*DOCUMENT SEGMENT*
___
1 pkg. (24 oz.) Vanilla Almond Bark
48 mini marshmallows
2 tsp. blue sugar crystals
2 tsp. pink sugar crystals
green and yellow food coloring
1 pkg. (11 oz.) Vanilla Sugar Wafers

Melt almond bark according to package directions. I like to melt mine in an oven-safe bowl over a simmering pot of water (do not let water touch the base of the bowl). 

While almond bark melts, make marshmallow flower petals. Cut each in half at a diagonal. Dip the cut side into sugar crystals, making equal amount of blue and pink flower petals.

Knife cutting marshmallow 

Marshmallow flower petals


Once the almond bark has melted, remove 3 tablespoons and place in a small microwaveable bowl. Set aside. Add enough green food coloring to the remaining almond bark in the bowl to obtain desired shade. Stir until well blended and smooth.

Line a large baking sheet with parchment paper. Set aside. Working one at a time, dip and coat sugar wafer into melted almond bark. Remove with a fork, allowing excess almond bark to drip back into bowl. Place cookie on parchment-lined baking sheet. Place three marshmallow flower petals in the center to form a flower. Repeat dipping wafers and adding flower petals until almond bark or wafers are gone.

Microwave the reserved almond bark for about 10 seconds or until melted. Add and blend a couple drops (or more) of yellow food coloring to obtain desired color. Place almond bark in the corner a small zip lock bag and twist closed. Cut about 1/4" off the tip of the corner. Pipe a small drop in the center of each flower. Optional, shave off excess dripping on the cookies with a sharp knife. Makes about 32 cookies.
___
*YOUR GOAL*
In the recipe above, write out everything from "Once the almond" down to "blended and smooth." again, changing "green" to "blue".

*PROVIDED DATA*
___
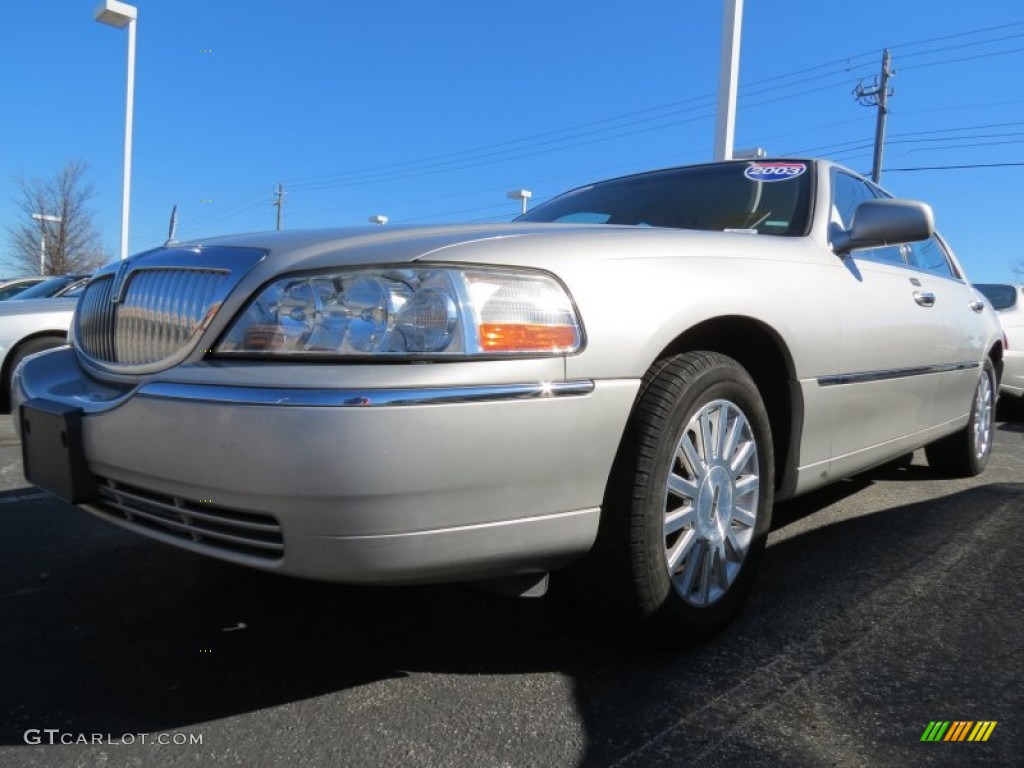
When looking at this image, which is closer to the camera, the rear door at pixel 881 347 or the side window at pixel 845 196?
the rear door at pixel 881 347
___
*ANSWER TO THE EXERCISE*
Once the almond bark has melted, remove 3 tablespoons and place in a small microwaveable bowl. Set aside. Add enough blue food coloring to the remaining almond bark in the bowl to obtain desired shade. Stir until well blended and smooth.